*** Stored data

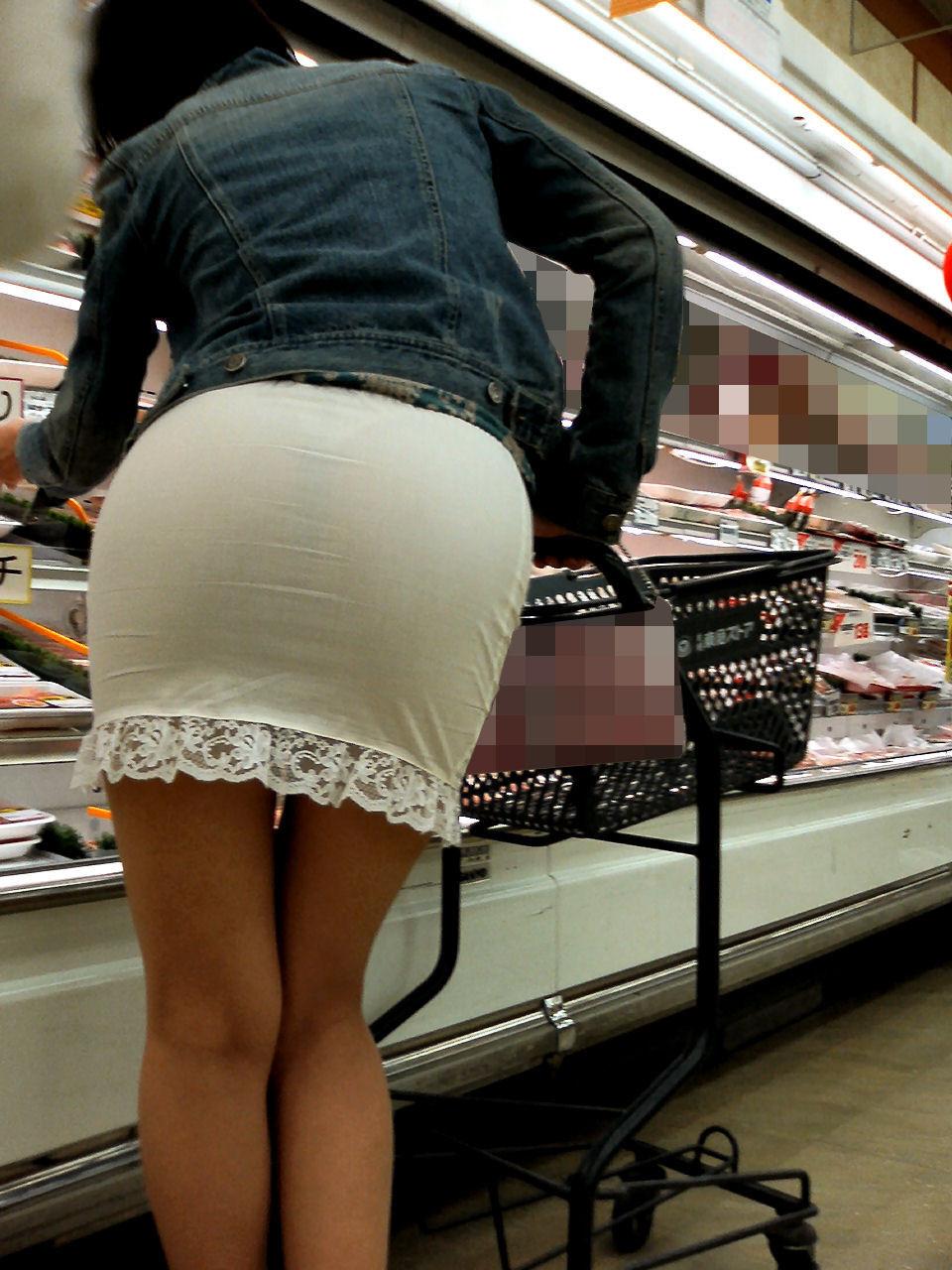 【着尻エロ画像】たまにキツそうに履く人もw巨尻を際立たせる大人のタイトwww 29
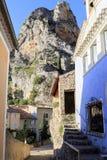 Das Dorf Moustiers Sainte-Marie, Provence, Frankreich lizenzfreies stockbild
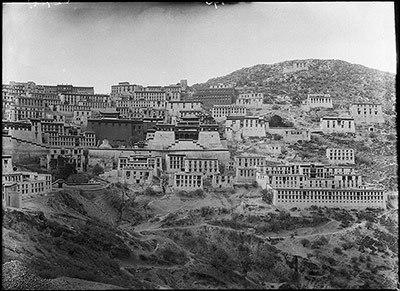 Ganden Monastery in 1921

******

> **Work task**: Copy the material above in full and exactly, skipping pictures.

> **Response to this task**:
 【着尻エロ画像】たまにキツそうに履く人もw巨尻を際立たせる大人のタイトwww 29
 Das Dorf Moustiers Sainte-Marie, Provence, Frankreich lizenzfreies stockbild
 Ganden Monastery in 1921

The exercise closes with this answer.